Чиж так и не превратился в нормального советского «дедушку» — чмырить, унижать «молодых» не доставляло ему никакой радости.

— Старше на полгода, младше — мне было по фиг. Я пришел в армию с этой мыслью и очень долго не мог врубиться, почему эта хрень, «неуставщина», происходит. Люди-то все одинаковые... Я был гражданским человеком, им и остался, меня начальник штаба так и называл: «гражданский пирожок». «Сережа, когда ты станешь настоящим военным?!» — «Боюсь, что никогда, товарищ полковник! Мне это не нужно».

Обустроив свой внутренний мирок, Чиж не только не бегал в самоволки, но даже редко бывал в законных увольнениях.

— Страна чужая, говорят не пойми о чем. Мне было гораздо интересней сидеть у себя в «чертежке» или шататься из роты в роту — там приятели, здесь приятели. Я читал им лекции. Сидим-болтаем, и вдруг за что-то цепляешься: «Как, разве вы не знаете?!» И выплескиваешь все свои знания...

ВАША ЗАДАЧА —
Продолжите текст об армейской службе Чижа, начиная сразу после его последней фразы.

ФРАГМЕНТ ДАННЫХ —
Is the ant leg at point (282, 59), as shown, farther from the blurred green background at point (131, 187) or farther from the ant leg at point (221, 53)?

РЕЗУЛЬТАТ —
За месяц до дембеля, в апреле, коммунисты собрали в Москве свой очередной пленум. После него в газетах, по телевизору и в речах политработников появились новые, диковинные слова — «перестройка», «ускорение», «демократизация» и «гласность». Их посчитали за блажь Михаила Горбачева, очередного партийного босса. (Если бы Чижу тогда сказали, что через шесть лет горбачевские реформы разнесут Советский Союз на куски, а его, отслужившего в Вентспилсе, независимые латыши назовут оккупантом, он покрутил бы пальцем у виска: «Дурных грибов, что ли, наелись?..»)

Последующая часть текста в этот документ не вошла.